Exercise description: Set down, without alteration, the lines from the one that contains "From the photo, does" through the final line of the material below.

++++++

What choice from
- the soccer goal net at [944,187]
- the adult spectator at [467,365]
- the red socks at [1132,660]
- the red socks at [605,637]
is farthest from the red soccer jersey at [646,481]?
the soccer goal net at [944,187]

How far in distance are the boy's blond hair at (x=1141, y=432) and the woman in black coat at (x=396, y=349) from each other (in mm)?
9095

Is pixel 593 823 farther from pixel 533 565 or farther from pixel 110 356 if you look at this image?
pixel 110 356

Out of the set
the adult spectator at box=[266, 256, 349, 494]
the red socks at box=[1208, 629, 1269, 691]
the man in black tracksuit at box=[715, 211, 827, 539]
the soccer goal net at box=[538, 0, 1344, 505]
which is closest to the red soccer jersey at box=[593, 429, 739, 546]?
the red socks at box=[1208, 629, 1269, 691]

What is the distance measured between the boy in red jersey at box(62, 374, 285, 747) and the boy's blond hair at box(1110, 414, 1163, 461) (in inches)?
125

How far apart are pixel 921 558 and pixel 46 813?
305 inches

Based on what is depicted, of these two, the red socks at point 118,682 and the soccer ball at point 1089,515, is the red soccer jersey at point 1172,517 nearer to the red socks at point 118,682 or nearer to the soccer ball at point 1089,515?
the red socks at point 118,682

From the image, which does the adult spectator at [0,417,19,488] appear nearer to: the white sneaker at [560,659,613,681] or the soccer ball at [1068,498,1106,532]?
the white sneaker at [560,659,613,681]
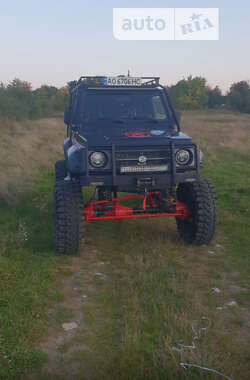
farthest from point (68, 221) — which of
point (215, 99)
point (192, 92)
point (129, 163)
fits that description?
point (215, 99)

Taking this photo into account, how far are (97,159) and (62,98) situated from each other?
129 ft

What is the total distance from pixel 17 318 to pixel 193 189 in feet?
10.2

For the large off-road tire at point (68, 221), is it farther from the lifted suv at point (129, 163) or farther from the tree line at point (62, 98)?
the tree line at point (62, 98)

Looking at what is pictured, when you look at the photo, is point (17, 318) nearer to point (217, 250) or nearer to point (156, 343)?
point (156, 343)

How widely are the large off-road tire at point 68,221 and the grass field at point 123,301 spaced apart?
9.0 inches

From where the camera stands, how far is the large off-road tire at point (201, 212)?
219 inches

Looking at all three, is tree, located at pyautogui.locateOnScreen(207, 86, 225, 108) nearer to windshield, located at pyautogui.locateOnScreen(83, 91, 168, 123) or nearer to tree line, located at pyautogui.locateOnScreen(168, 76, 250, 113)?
tree line, located at pyautogui.locateOnScreen(168, 76, 250, 113)

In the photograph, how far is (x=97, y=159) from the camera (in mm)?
5047

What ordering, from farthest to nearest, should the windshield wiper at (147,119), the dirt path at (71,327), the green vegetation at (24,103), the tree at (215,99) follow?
the tree at (215,99)
the green vegetation at (24,103)
the windshield wiper at (147,119)
the dirt path at (71,327)

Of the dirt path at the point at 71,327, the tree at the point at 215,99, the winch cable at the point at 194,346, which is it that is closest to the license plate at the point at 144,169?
the dirt path at the point at 71,327

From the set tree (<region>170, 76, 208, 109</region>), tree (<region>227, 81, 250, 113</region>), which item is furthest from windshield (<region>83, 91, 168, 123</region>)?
tree (<region>227, 81, 250, 113</region>)

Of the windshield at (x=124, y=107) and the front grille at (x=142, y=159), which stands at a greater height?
the windshield at (x=124, y=107)

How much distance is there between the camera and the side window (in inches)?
251

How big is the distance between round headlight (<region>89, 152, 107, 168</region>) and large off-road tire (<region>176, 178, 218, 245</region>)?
1429 millimetres
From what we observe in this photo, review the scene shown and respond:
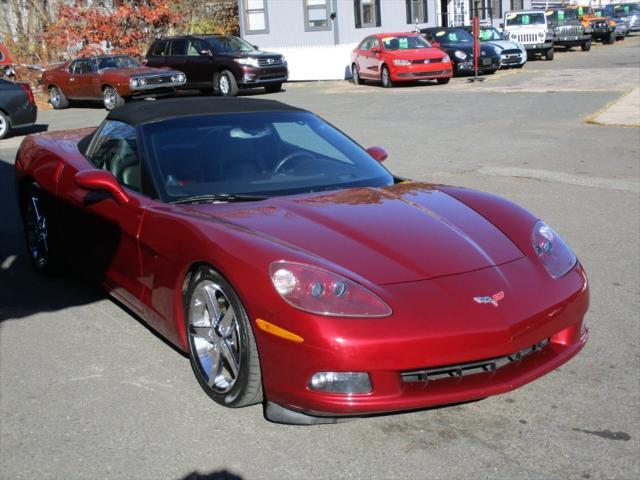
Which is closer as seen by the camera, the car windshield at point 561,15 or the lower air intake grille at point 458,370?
the lower air intake grille at point 458,370

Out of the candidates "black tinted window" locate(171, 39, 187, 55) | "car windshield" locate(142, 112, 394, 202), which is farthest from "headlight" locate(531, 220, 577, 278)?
"black tinted window" locate(171, 39, 187, 55)

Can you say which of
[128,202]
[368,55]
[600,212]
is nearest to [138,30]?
[368,55]

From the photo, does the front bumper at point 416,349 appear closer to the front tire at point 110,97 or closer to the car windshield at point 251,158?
the car windshield at point 251,158

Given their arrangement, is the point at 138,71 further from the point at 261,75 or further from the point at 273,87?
the point at 273,87

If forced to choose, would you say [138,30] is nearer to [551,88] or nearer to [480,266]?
[551,88]

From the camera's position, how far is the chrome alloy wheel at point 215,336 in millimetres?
3871

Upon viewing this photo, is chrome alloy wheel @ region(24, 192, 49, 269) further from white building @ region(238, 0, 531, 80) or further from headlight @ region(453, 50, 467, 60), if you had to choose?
white building @ region(238, 0, 531, 80)

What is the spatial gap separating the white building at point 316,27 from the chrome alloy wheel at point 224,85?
5.74 metres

++++++

Solution to this exercise:
From the photo, does the front bumper at point 416,349 appear closer to the front tire at point 110,97 or closer to the car windshield at point 251,158?
the car windshield at point 251,158

Given their arrangement, is the point at 138,71 further from the point at 261,75 or further from the point at 273,87?
the point at 273,87

If forced to choose, would you say [138,30] is nearer to [551,88] or nearer to [480,266]?
[551,88]

From the camera's position, how far is the chrome alloy wheel at point 215,336 in millimetres?
3871

Upon viewing this photo, is chrome alloy wheel @ region(24, 192, 49, 269) further from white building @ region(238, 0, 531, 80) or further from headlight @ region(453, 50, 467, 60), if you had to choose?
white building @ region(238, 0, 531, 80)

What is the spatial gap separating the white building at point 316,27 from the chrome alloy wheel at point 224,85?
5.74 metres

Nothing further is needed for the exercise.